Por enquanto – e lamentavelmente – imagina-se apenas o que poderia tornar menos catastrófica a perda sofrida pelo clube catarinense. Ontem, por causa da enorme comoção, o assunto dominou as redes sociais e delas brotou uma série de propostas para ajudar a Chapecoense a renascer. Apenas um exemplo: as instâncias máximas do futebol no país e os grandes clubes poderiam adicionar aos previsíveis minutos de silêncio, antes de partidas ou eventos, contribuições financeiras à altura do seu patrimônio. E mesmo os jogos finais do Brasileirão poderiam ter renda revertida para a “Chape”, com os times jogando de uniformes nas cores do clube enlutado – uma equipe de verde, a outra de branco. O que não faltam, no fim das contas, são maneiras de estender, de fato, a mão.
O Atlético Nacional de Medellín, que disputaria o título, já encontrou o seu jeito de ser solidário diante da tragédia: através da conta que mantém no Twitter, disse ter enviado um pedido à Conmebol para declarar a “Chape” campeã do torneio. Mostrou-se, além disso, elegante ao afirmar: “De nossa parte, e para sempre, Chapecoense campeã da Copa Sul-Americana 2016”. Se assim for, quando este título chegar ao clube catarinense terá o mesmo efeito daquela cena que costumeiramente traduz a bravura nos filmes de guerra: os pertences do soldado morto sendo devolvidos à família. Não muda nada, mas que é bonito, é.
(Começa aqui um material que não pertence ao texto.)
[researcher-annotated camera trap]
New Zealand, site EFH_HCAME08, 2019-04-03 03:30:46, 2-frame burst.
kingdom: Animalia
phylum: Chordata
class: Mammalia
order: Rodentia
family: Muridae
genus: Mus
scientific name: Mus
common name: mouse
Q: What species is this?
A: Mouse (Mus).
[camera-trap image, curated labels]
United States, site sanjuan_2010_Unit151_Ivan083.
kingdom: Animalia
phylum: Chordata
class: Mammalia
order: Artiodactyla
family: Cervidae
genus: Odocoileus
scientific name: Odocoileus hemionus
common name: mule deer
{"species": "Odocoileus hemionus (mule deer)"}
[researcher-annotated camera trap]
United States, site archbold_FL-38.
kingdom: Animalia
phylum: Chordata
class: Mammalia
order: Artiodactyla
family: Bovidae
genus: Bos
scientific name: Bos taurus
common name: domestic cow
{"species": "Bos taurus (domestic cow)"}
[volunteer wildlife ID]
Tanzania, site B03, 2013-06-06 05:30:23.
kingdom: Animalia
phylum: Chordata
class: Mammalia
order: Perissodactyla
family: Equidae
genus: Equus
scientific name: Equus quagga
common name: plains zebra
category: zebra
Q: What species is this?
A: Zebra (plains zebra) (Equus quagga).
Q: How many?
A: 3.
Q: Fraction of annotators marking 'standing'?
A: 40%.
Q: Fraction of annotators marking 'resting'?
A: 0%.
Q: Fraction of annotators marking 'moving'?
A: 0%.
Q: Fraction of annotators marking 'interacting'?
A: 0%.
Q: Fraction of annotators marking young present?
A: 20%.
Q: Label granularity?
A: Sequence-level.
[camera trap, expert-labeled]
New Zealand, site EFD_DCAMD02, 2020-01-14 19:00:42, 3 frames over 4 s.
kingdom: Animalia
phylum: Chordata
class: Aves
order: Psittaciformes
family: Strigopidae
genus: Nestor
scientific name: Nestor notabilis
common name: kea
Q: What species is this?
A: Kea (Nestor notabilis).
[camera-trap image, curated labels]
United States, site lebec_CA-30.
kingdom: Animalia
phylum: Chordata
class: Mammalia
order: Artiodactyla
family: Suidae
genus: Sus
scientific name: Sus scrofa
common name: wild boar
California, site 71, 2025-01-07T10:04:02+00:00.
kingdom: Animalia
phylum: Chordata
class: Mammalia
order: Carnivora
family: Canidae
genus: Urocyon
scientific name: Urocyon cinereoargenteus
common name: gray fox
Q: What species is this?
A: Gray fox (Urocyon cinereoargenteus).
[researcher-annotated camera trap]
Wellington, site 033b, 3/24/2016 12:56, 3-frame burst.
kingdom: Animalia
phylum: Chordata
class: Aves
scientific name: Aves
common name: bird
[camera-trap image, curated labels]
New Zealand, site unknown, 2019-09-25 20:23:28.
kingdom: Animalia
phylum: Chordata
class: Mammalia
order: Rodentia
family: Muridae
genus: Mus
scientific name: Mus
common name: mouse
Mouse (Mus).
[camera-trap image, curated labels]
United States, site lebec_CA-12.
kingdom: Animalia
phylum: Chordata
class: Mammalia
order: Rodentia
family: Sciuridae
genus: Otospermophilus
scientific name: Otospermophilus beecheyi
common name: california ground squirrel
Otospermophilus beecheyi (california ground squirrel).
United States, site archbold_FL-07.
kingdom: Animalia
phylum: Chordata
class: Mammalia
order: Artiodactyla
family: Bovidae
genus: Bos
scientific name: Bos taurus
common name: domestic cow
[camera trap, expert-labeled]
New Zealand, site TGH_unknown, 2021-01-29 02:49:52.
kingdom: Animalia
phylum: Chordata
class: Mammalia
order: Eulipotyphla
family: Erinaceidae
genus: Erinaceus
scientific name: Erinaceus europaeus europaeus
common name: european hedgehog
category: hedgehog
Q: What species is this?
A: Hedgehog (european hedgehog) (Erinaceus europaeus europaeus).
Sobre a tragédia que acaba de deixar impactado o mundo do futebol, sobretudo, os próximos lances são previsíveis – resgate dos corpos, anúncio de quantas e quais vítimas, traslado dos restos mortais e últimas homenagens, no Brasil. Mas, para um país que vive em luta para recobrar as próprias pernas, assistir a desfecho tão trágico de uma história que poderia realçar ainda mais as cores e a força do seu futebol significa baixar duas vezes a cabeça, admitir que não sabe exatamente para onde está indo. E quantos de nós aguentam mais ver a nação tão cabisbaixa, somando lutos e vergonhas? Achamos que aquele 7×1 para a Alemanha, na última Copa do Mundo, aqui, tinha sido o máximo de desconforto que poderíamos suportar, mas a realidade, como a morte, é expert em fazer gols muito mais dolorosos. Infelizmente, as duas têm entrado em campo juntas, para jogar contra mais de 206 milhões – e seguimos perdendo de goleada.